Ser humano é dormir. E esse momento é tão importante e vital que até há uma data dedicada ao tema: o Dia Mundial do Sono, celebrado esse ano em 14 de março. As pessoas passam cerca de 1/3 de sua vida dormindo, mas o seu corpo não desliga simplesmente um interruptor durante todas essas horas. Seu cérebro, em particular, realiza uma longa lista de tarefas domésticas quando as luzes se apagam ao dormir.
Uma dessas tarefas é conhecida como “limpeza ou lavagem cerebral”, na qual seu sistema glinfático, uma intrincada rede de vasos, elimina resíduos tóxicos do cérebro – inclusive amiloide-beta e tau, proteínas ligadas ao mal de Alzheimer e a outras formas de demência.
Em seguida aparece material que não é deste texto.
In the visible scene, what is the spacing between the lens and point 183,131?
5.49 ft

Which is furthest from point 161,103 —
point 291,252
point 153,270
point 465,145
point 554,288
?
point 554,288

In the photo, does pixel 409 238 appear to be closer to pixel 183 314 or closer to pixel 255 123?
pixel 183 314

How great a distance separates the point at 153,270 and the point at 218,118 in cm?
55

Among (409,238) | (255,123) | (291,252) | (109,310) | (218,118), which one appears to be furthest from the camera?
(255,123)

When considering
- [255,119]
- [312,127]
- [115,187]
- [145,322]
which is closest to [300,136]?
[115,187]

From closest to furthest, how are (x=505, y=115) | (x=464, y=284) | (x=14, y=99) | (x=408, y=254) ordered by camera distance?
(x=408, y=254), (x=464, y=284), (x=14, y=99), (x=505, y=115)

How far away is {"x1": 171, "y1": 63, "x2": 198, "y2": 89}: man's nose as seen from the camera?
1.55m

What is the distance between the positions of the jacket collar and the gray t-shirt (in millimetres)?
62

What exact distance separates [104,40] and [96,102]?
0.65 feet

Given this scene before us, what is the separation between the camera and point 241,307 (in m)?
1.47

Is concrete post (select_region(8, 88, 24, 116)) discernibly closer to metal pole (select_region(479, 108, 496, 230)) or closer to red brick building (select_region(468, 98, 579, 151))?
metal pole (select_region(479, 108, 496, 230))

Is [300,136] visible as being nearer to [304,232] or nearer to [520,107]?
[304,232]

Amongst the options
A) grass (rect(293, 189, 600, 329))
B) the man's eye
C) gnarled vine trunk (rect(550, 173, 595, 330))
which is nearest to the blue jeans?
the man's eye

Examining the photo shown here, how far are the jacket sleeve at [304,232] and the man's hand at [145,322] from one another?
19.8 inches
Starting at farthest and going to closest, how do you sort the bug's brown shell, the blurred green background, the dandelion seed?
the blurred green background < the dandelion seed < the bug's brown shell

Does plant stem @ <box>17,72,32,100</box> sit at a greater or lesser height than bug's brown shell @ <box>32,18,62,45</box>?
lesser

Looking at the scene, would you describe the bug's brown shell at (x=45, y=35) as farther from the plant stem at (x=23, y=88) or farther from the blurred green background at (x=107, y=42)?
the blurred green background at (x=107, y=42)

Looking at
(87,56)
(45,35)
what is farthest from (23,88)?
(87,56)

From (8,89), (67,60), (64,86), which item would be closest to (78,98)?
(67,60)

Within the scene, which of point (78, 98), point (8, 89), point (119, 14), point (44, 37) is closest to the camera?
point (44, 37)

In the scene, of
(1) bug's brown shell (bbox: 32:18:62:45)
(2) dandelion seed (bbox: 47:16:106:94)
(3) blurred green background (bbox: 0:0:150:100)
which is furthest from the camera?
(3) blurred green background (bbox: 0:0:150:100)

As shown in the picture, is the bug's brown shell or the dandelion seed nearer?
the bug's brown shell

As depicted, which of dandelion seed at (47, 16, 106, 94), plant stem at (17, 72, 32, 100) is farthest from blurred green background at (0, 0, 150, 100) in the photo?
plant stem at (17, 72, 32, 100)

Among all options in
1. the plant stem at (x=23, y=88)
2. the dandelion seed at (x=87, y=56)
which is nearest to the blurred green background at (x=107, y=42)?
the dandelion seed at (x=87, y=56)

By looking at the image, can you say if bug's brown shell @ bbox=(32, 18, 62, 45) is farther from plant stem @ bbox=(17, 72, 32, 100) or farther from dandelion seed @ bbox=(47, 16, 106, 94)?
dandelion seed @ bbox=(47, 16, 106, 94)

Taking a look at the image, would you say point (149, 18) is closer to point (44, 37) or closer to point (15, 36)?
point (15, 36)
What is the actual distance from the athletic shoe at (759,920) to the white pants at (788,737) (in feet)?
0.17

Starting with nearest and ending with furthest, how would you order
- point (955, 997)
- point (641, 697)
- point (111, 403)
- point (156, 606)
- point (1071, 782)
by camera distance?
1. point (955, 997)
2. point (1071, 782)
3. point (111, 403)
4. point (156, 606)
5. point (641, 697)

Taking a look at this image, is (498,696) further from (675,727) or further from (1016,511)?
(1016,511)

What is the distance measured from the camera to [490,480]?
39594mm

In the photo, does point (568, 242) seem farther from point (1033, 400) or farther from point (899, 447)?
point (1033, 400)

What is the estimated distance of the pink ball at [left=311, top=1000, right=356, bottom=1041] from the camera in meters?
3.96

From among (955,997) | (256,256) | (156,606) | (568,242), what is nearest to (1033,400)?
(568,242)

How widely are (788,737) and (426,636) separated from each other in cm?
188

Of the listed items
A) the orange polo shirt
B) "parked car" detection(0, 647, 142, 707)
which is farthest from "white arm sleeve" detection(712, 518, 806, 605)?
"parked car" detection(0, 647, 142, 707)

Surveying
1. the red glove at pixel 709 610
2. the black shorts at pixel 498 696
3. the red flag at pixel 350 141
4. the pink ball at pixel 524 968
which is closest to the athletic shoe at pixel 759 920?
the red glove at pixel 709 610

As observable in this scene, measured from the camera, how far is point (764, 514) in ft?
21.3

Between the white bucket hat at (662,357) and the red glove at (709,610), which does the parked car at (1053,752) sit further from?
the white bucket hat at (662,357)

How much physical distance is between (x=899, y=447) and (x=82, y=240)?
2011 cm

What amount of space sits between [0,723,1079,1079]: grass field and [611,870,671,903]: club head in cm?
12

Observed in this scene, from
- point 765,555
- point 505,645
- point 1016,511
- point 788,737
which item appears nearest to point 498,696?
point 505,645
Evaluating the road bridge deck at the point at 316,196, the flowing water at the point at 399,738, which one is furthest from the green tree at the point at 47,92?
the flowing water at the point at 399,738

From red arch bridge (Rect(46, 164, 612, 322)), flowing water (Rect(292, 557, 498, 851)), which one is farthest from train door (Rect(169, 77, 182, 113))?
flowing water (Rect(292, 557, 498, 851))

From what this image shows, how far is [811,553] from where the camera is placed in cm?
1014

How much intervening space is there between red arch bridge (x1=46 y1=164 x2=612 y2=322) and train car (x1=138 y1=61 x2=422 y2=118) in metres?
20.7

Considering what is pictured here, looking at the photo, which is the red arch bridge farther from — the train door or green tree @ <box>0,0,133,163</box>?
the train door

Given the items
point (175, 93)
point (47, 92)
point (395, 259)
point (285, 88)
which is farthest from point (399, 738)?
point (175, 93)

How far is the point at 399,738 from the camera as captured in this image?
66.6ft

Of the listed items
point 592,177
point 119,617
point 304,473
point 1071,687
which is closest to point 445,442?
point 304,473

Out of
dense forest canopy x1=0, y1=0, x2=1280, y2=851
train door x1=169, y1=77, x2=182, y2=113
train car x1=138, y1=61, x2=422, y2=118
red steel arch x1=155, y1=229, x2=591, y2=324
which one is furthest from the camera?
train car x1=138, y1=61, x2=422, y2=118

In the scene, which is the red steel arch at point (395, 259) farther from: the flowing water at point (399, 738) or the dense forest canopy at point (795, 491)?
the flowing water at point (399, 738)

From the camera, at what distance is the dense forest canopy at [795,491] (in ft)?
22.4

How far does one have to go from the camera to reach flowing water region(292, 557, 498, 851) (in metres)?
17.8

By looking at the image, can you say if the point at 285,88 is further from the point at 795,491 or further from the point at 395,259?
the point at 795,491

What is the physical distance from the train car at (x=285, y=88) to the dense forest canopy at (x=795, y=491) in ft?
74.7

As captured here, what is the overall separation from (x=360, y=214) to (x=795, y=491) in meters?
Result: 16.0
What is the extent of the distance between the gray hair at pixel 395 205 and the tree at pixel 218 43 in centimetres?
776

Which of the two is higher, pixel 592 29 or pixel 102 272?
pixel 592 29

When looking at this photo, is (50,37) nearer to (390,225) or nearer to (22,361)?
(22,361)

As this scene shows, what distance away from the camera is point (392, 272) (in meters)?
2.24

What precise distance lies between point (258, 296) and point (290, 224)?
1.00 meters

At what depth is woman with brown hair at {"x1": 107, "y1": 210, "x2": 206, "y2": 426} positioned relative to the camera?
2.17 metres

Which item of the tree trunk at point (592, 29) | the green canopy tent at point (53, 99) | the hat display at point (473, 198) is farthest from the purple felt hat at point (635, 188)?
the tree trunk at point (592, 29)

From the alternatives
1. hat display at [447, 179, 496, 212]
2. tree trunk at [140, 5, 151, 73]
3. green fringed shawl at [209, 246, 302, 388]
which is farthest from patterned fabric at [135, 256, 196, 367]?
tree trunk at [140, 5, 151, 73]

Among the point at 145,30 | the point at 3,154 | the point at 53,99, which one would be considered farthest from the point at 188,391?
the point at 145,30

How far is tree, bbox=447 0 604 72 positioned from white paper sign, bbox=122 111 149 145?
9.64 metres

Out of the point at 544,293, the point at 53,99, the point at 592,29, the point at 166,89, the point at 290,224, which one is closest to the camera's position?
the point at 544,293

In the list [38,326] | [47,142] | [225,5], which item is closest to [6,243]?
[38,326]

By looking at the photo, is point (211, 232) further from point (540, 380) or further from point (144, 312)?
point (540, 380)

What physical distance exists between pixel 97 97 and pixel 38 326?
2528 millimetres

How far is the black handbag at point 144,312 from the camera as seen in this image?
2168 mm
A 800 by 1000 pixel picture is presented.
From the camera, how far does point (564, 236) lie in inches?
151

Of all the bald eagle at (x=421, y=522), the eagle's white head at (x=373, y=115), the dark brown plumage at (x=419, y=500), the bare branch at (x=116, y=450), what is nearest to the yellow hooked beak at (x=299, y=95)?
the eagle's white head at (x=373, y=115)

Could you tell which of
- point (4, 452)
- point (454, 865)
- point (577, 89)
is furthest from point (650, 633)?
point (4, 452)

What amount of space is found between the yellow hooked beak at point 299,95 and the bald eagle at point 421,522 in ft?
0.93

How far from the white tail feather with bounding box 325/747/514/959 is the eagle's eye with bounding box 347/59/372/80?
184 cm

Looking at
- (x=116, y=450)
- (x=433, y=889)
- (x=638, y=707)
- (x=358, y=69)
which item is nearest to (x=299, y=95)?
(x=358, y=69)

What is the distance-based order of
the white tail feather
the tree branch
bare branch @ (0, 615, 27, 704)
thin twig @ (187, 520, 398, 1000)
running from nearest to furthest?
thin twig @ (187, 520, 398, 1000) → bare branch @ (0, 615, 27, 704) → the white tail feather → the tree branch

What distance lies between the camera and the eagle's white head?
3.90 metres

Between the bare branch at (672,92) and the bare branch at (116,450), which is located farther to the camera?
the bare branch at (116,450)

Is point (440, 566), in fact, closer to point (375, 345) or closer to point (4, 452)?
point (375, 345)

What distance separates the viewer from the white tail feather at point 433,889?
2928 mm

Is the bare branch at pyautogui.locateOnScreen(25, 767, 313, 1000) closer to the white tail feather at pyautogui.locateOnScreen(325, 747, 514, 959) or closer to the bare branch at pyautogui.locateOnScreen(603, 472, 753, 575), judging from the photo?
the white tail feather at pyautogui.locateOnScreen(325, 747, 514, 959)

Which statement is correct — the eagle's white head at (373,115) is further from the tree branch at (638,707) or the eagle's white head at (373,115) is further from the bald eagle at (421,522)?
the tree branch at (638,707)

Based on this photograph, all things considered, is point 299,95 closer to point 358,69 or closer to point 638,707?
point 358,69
A neurocientista Maiken Nedergaard, codiretora do Center for Translational Neuromedicine e professora do Centro Médico da Universidade de Rochester, nos Estados Unidos, disse que em 2012, ela e seus colegas não entendiam totalmente o que impulsionava esse processo, quando destacaram pela primeira vez a importância da limpeza cerebral durante o sono.
Agora, eles acreditam ter conectado os pontos em um novo estudo publicado na revista científica Cell, que também detalha a descoberta de que um auxílio comum para dormir pode suprimir a capacidade do cérebro de realizar essa importante tarefa.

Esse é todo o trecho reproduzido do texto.